> _Excerpt_:
::::::

The Meaning Of The Swiss Guards' Colorful Uniforms Explained
Every now and then, people get reminded that history consists of more than rising fast food prices, brain-rotting social media content, and this week's most ultra-super-important political entanglement in the history of ever. Take the 2025 death of Pope Francis, a widely beloved man who set out to embody Christian humility because the pope is "a pastor and disciple of Christ and not of a powerful person of this world," as the Vatican News cited Archbishop Diego Ravelli. After he died, folks once again relearned exactly what happens following a pope's death, right down to what happens to their body and the items with which they're buried. And then there's the Swiss Guard, the pope's personal bodyguard unit that some people might know by name, and which everyone can't help but notice on sight.
The Swiss Guard conjures all sorts of questions, like, "Why are they Swiss if they work at the Vatican?," and, "At which Hobby Lobby did they buy the materials for their parachute pants?" All jokes aside, there are real answers to such questions. The Swiss Guard, aka, "the world's smallest army" (135 people), has roots in the early 16th century, when Matthäus Schiner, a Swiss bishop, suggested creating a permanent, non-mercenary outfit to stay with the pope and protect him. This happened shortly before Pope Leo X stepped into power in 1513. Leo X was born Giovanni de' Medici of the Medici family, Florence's most powerful, wealthy, and politically influential bloodline. And the Swiss Guard's colors — red, yellow, and blue — are the Medici family colors.
Swiss Guard colors come from Medici family colors — according to the popular story
The Medici family of Florence, Italy is possibly the last thing you'd connect to Swiss Guard uniform colors. But such was the Medici's power, power that critics have long reviled as tyrannical and brutal. Still, the family's patronage of the arts granted us paintings like Botticelli's stupendous "Birth of Venus" and sculptures like Donatello's bronze David. Coming from humble roots in the 12th century, the Medici came to dominate Florentine banking and trade, particularly its critical wool industry. They brought with them a predictably complex net of rivalries with other houses, assassination attempts on their lives, some respected Medici family members like Lorenzo the Magnificent, and some reviled members like Cosimo de Medici. And Lorenzo's son, Giovanni di Lorenzo, even became Pope Leo X in 1513.

::::::

> _Stored data_:

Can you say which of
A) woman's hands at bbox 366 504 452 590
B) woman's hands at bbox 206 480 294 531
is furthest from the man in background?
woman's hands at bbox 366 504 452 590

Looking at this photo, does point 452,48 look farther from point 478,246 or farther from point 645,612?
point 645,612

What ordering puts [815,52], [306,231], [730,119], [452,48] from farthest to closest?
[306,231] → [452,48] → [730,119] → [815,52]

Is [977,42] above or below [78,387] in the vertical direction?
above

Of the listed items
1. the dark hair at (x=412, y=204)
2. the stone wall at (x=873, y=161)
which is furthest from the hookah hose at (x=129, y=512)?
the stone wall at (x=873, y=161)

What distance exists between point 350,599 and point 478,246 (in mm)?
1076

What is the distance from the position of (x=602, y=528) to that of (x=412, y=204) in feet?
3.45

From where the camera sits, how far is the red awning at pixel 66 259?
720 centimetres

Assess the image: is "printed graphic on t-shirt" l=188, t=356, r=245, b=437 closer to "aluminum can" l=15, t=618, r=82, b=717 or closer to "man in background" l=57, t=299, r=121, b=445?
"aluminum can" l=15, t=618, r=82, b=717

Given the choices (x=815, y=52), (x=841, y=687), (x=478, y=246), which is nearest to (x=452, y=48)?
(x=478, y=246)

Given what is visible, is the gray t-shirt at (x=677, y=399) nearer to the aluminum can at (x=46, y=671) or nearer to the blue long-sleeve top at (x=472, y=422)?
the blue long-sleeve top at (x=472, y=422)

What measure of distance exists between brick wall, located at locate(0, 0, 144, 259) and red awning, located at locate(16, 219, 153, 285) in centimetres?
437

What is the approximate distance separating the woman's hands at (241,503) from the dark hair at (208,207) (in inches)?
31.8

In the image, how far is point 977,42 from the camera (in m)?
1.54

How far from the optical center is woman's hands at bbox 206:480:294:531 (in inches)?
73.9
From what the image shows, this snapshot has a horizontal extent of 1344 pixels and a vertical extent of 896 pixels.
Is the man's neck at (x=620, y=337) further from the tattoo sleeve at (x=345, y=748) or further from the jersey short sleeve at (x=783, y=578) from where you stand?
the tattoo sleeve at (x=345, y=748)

::::::

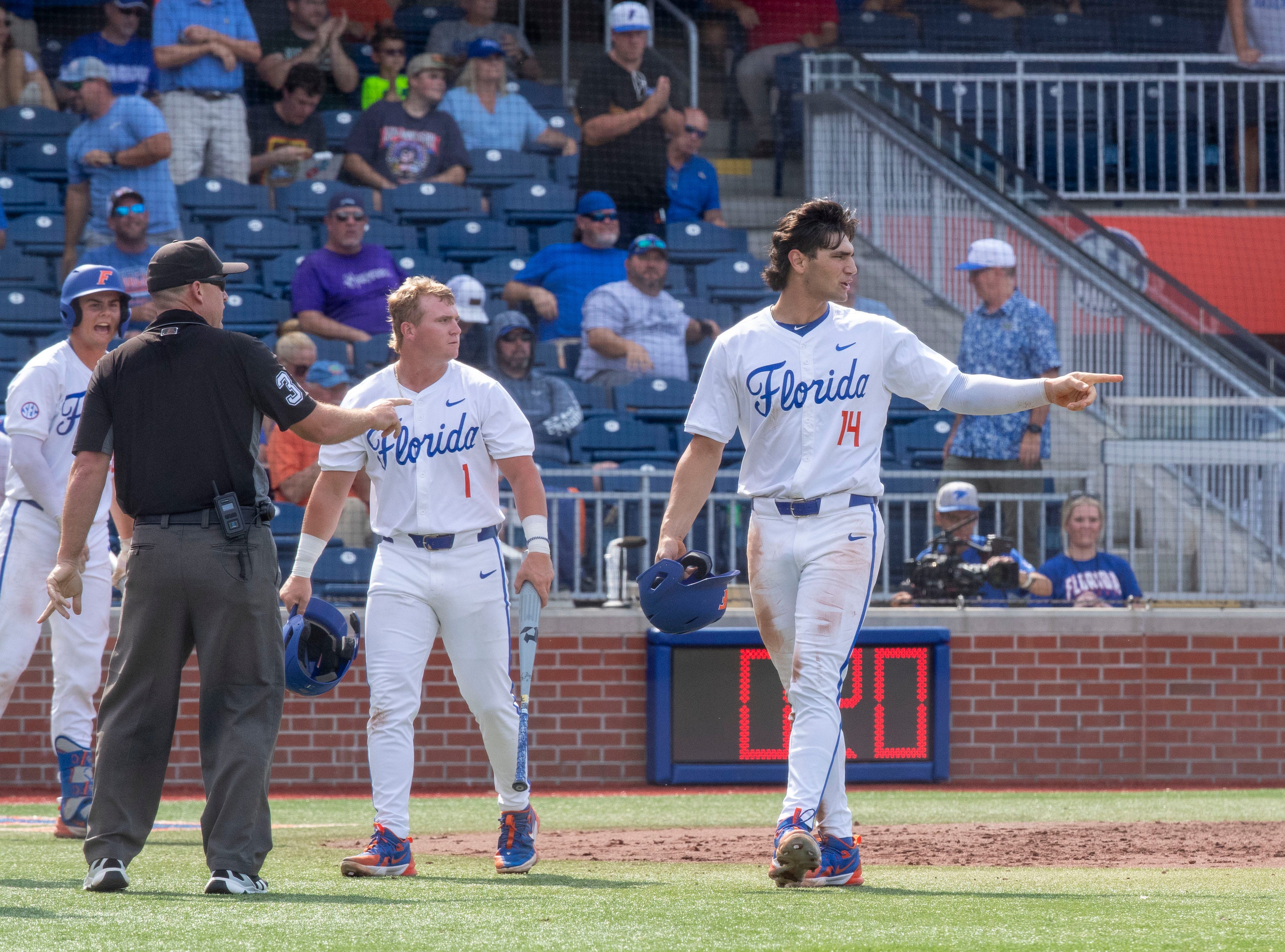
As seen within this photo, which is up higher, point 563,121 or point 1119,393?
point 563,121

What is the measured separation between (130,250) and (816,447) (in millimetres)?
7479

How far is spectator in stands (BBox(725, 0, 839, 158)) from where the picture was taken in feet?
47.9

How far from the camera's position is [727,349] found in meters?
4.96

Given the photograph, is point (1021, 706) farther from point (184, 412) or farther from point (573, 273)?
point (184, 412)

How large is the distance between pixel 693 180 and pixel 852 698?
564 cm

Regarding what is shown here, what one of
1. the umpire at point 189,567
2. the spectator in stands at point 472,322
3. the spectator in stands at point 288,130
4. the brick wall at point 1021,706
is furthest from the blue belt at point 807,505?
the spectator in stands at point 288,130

::::::

> _Prompt 1_:
Translate this sentence from the article on the Swiss Guards' uniforms into Spanish: "This happened shortly before Pope Leo X stepped into power in 1513."
> _Prompt 2_:
Continue the article on the Swiss Guards' uniforms from its final sentence.

> _Expected answer 1_:
Esto ocurrió poco antes de que el papa León X llegara al poder en 1513.

> _Expected answer 2_:
The Swiss Guard was inaugurated in 1506 during the reign of Leo X's predecessor, Pope Julius II. Like the Medici, Pope Julius II was a great patron of the arts and commissioned works from the likes of Michaelangelo and Raphael. We don't know who first suggested the Swiss Guard's colors, who designed the outfits, the precise order of events, or any of that. We do know that red, blue, and yellow are the Medici family colors, the Swiss Guard colors are the Medici family colors, and a Medici became pope seven years after the Swiss Guard's creation. But despite this being the official story, there's another apocryphal version that says only the Swiss Guard's red comes from the Medici, and blue and yellow are related to Pope Julius II's della Rovere family.
Alterations to Swiss Guard uniforms over time
As for the design of the Swiss Guard's uniform, it has roots in typical soldier's clothing dating to the early 16th-century from which the security unit originates — simple as that. Soldiers can wear their fun "Gala Uniforms," as they're called, or fit armor over them and swap out the hats for plumed helmets. And of course, there's halberds, rapiers, and daggers, which aren't clothing but are pretty cool.
The Swiss Guard's uniforms have changed over time, even if the uniform's colors haven't. The current uniforms are closer to the original Medici-era uniforms. By the time we get to Pope Pius X (pope from 1903 to 1914), the uniforms changed a bit and had different embroidery on the jacket. After Pius X's time as pope, the official Swiss Guard website tells us that guard commander Jules Repond (commander from 1910 to 1921) redrafted the design that stands to the present. He took inspiration from original Raphael-painted frescoes that depicted Swiss Guard uniforms. The hats were switched for the Basque-style caps worn today, and the vertical stripes on the uniforms are an intentional choice to "interrupt in a flowing movement the red vest and pants."
Swiss Guards, who must be single men aged 19 to 30 and be Catholic as well as Swiss, can keep their uniforms if they serve for five years or more. But even then, the garments must be returned either after death or before (one of the many rules they have to follow). All uniforms are considered permanent property of the Vatican.